Data for this exercise Start Marker

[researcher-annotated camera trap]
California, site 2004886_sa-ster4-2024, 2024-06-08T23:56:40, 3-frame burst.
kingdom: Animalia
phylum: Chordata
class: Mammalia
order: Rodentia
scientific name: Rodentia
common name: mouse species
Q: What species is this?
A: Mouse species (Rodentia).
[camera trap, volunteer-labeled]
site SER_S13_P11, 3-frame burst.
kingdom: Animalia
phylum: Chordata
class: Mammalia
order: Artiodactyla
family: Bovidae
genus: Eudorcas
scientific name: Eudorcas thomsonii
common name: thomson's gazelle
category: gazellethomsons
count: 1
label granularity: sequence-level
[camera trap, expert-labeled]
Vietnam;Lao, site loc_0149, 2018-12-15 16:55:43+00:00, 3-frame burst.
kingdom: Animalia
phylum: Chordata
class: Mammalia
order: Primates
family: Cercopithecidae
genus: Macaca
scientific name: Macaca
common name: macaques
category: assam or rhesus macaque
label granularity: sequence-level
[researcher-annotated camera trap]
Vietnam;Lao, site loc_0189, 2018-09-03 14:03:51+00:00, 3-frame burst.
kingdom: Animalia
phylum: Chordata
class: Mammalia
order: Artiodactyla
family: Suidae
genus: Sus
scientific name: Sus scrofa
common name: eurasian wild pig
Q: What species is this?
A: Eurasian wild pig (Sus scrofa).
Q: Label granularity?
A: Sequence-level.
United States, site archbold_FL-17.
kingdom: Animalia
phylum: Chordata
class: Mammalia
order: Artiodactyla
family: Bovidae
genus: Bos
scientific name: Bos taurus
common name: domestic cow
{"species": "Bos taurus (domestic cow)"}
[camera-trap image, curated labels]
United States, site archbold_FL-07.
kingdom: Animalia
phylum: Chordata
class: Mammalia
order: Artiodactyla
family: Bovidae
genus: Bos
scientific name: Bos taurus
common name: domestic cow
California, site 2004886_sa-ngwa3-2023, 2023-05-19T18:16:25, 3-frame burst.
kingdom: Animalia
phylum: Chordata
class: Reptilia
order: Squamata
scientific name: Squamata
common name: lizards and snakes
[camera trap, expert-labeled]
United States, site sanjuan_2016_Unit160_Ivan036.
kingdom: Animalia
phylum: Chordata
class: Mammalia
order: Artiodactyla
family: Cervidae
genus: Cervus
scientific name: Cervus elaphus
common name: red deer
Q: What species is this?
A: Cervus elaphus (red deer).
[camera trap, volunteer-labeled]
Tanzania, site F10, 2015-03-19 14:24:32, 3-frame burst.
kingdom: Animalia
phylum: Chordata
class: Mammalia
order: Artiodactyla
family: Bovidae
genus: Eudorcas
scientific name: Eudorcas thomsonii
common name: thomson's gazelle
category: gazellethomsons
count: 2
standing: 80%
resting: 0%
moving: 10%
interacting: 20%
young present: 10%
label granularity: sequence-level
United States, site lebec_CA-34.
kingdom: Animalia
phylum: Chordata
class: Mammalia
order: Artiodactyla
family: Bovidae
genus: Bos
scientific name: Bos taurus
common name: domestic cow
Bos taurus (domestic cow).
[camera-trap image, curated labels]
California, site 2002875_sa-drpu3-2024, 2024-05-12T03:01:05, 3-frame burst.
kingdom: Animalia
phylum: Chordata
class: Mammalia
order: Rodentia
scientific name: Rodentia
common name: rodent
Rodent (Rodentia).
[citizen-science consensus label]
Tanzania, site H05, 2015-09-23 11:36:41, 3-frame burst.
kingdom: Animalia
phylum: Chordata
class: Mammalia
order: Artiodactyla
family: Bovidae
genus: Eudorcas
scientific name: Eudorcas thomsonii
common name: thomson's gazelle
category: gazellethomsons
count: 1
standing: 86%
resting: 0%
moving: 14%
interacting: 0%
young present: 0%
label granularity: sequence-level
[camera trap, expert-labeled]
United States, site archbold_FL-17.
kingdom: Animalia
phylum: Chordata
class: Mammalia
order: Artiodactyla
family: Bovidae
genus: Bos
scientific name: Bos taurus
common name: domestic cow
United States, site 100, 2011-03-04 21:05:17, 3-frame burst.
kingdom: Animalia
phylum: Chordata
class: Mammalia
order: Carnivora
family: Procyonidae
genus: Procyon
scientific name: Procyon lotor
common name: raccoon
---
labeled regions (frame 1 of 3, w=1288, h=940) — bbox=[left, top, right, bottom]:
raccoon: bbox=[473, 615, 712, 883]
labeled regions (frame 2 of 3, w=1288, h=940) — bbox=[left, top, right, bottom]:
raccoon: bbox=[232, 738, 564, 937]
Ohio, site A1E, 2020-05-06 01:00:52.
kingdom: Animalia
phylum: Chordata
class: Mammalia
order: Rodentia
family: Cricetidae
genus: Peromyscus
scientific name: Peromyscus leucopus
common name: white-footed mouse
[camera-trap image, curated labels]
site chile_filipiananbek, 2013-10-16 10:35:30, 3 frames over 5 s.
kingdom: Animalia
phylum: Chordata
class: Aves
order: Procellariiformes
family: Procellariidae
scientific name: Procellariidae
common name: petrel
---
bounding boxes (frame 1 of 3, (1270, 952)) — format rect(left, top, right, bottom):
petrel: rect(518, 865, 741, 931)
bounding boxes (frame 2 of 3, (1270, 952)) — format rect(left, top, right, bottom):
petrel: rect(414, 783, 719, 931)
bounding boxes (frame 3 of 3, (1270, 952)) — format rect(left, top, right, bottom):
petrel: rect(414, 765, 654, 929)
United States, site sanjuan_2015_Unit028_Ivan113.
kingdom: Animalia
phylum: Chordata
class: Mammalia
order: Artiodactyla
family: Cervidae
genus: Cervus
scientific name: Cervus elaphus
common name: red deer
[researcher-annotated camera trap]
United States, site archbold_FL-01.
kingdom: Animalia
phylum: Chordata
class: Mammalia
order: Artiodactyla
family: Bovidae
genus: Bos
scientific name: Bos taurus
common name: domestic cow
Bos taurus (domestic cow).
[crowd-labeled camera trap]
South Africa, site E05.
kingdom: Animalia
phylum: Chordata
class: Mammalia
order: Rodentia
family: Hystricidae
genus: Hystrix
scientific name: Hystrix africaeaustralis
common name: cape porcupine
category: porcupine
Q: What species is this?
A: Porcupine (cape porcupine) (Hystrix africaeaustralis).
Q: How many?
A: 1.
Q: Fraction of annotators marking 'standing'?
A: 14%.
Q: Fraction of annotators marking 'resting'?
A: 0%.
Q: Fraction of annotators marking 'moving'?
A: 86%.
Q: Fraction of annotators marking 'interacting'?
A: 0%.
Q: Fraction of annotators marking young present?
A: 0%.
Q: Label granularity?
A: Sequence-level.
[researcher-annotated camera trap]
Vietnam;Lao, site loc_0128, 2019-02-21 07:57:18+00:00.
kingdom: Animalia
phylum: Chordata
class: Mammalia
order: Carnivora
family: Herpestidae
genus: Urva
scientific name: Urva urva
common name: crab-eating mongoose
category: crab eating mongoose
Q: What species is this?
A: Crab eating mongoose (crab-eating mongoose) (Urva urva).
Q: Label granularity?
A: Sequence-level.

Data for this exercise End Marker

_Work instruction_: Once you have checked each line above for the string "marking", state how many lines contain it and add nothing more.

_Response_: 5